In my conclusion to this series, I'll be looking in more depth on how all these stack up, as I continue to gather more data. But as I said in the start, to me these devices are less about how perfectly they track your overall calorie burn and more about how they give you a consistent benchmark to your activity. Even if one registers an activity only 80 percent as well as another, that still works to give you a relative sense if you've been more or less active than normal.
Of course, the real issue is if they only register an activity 10 percent as well as another device. At that point, it's as if you're not doing the activity at all. The good news as is that you can manually log activities with the Flex in the same way that I wrote before about the Fitbit One. The bad news is doing this isn't as nice as with the Jawbone One. Also, you can't put the Flex into timer mode to track an activity, as you can with the One. Whenever I tried this, after a few minutes of activity, the timer would stop. With the Flex, the timer seems only designed for sleep tracking.
Yes, sleep tracking. Like the One, the Flex can do this, as can all of my devices other than the Nike FuelBand. You tap several times on the display to go into sleep mode, which will be indicated by a vibrate notification and two different lights that come on apart from each other. When you wake, you tap again several times to turn it off.
Missing from the Flex versus the One is the altimeter, which means you'll no longer know how many flights of stairs you've gone up or down. For me, it was no great loss, but others might miss it.
The new dashboard
When I started with the Flex, I was also given access to the new Fitbit Dashboard that's being beta tested. It's very attractive, allowing you to move Windows 8-like tiles for activity into whatever position you want:
If you want the new dashboard but don't have it, hang in there. Fitbit is rolling it out to groups of people randomly, as it continues to test it.

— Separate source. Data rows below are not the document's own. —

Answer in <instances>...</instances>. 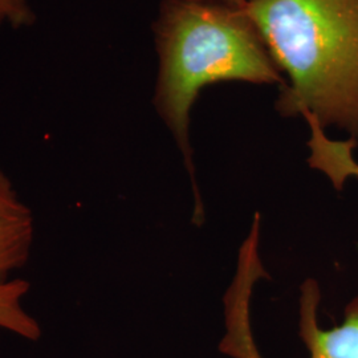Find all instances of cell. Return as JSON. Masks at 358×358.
Listing matches in <instances>:
<instances>
[{"mask_svg": "<svg viewBox=\"0 0 358 358\" xmlns=\"http://www.w3.org/2000/svg\"><path fill=\"white\" fill-rule=\"evenodd\" d=\"M310 128L309 165L325 173L337 190H341L346 179L358 177V164L353 158V149L357 141L350 138L345 142L329 140L324 129L312 117H306Z\"/></svg>", "mask_w": 358, "mask_h": 358, "instance_id": "cell-5", "label": "cell"}, {"mask_svg": "<svg viewBox=\"0 0 358 358\" xmlns=\"http://www.w3.org/2000/svg\"><path fill=\"white\" fill-rule=\"evenodd\" d=\"M260 215L241 247L238 268L224 296L226 334L219 350L232 358H263L251 329L250 304L256 282L268 276L259 256ZM320 287L307 279L301 285L299 303V336L307 346L309 358H358V296L345 308L341 325L322 329L317 321Z\"/></svg>", "mask_w": 358, "mask_h": 358, "instance_id": "cell-3", "label": "cell"}, {"mask_svg": "<svg viewBox=\"0 0 358 358\" xmlns=\"http://www.w3.org/2000/svg\"><path fill=\"white\" fill-rule=\"evenodd\" d=\"M28 289V282L23 280H8L0 285V328L27 340H38L41 329L22 306Z\"/></svg>", "mask_w": 358, "mask_h": 358, "instance_id": "cell-6", "label": "cell"}, {"mask_svg": "<svg viewBox=\"0 0 358 358\" xmlns=\"http://www.w3.org/2000/svg\"><path fill=\"white\" fill-rule=\"evenodd\" d=\"M34 239V217L0 171V285L28 259Z\"/></svg>", "mask_w": 358, "mask_h": 358, "instance_id": "cell-4", "label": "cell"}, {"mask_svg": "<svg viewBox=\"0 0 358 358\" xmlns=\"http://www.w3.org/2000/svg\"><path fill=\"white\" fill-rule=\"evenodd\" d=\"M217 1H222V3H227L231 6H238V7H244L247 0H217Z\"/></svg>", "mask_w": 358, "mask_h": 358, "instance_id": "cell-8", "label": "cell"}, {"mask_svg": "<svg viewBox=\"0 0 358 358\" xmlns=\"http://www.w3.org/2000/svg\"><path fill=\"white\" fill-rule=\"evenodd\" d=\"M159 71L154 103L194 179L190 110L220 81L282 84V71L244 7L210 0H162L153 26Z\"/></svg>", "mask_w": 358, "mask_h": 358, "instance_id": "cell-2", "label": "cell"}, {"mask_svg": "<svg viewBox=\"0 0 358 358\" xmlns=\"http://www.w3.org/2000/svg\"><path fill=\"white\" fill-rule=\"evenodd\" d=\"M244 10L288 75L276 109L358 141V0H247Z\"/></svg>", "mask_w": 358, "mask_h": 358, "instance_id": "cell-1", "label": "cell"}, {"mask_svg": "<svg viewBox=\"0 0 358 358\" xmlns=\"http://www.w3.org/2000/svg\"><path fill=\"white\" fill-rule=\"evenodd\" d=\"M36 15L28 6L27 0H0V27L4 23L13 29L32 26Z\"/></svg>", "mask_w": 358, "mask_h": 358, "instance_id": "cell-7", "label": "cell"}]
</instances>
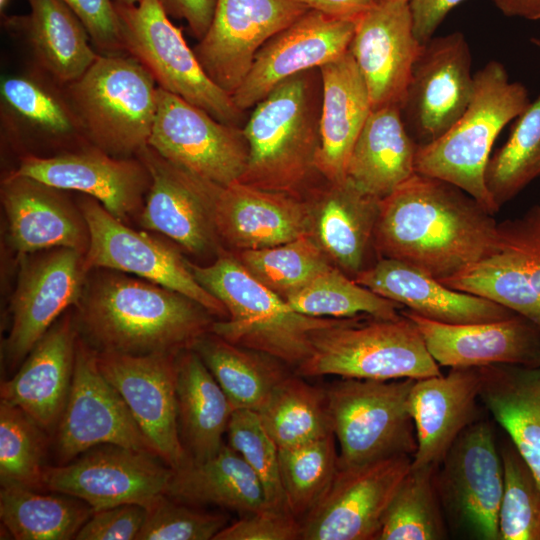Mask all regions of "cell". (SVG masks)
Returning <instances> with one entry per match:
<instances>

I won't drill deeply into the dashboard because aside from the look it still allows you to do the things I already covered with the Fitbit One, including food logging. The same is true for the mobile apps for iOS and select Android devices.
A big improvement
Overall, the Fitbit Flex was a huge improvement not only from the Fitbit One but also pulls it ahead of the Nike and Jawbone Up bands for me, in terms of giving direct motivation and a combination of better tracking and logging features. Of course, the BodyMedia seems far more accurate of any of these. The BodyMedia will be the next installment in this series, with the conclusion a recap of how the devices fared against each other and what might be best for certain goals.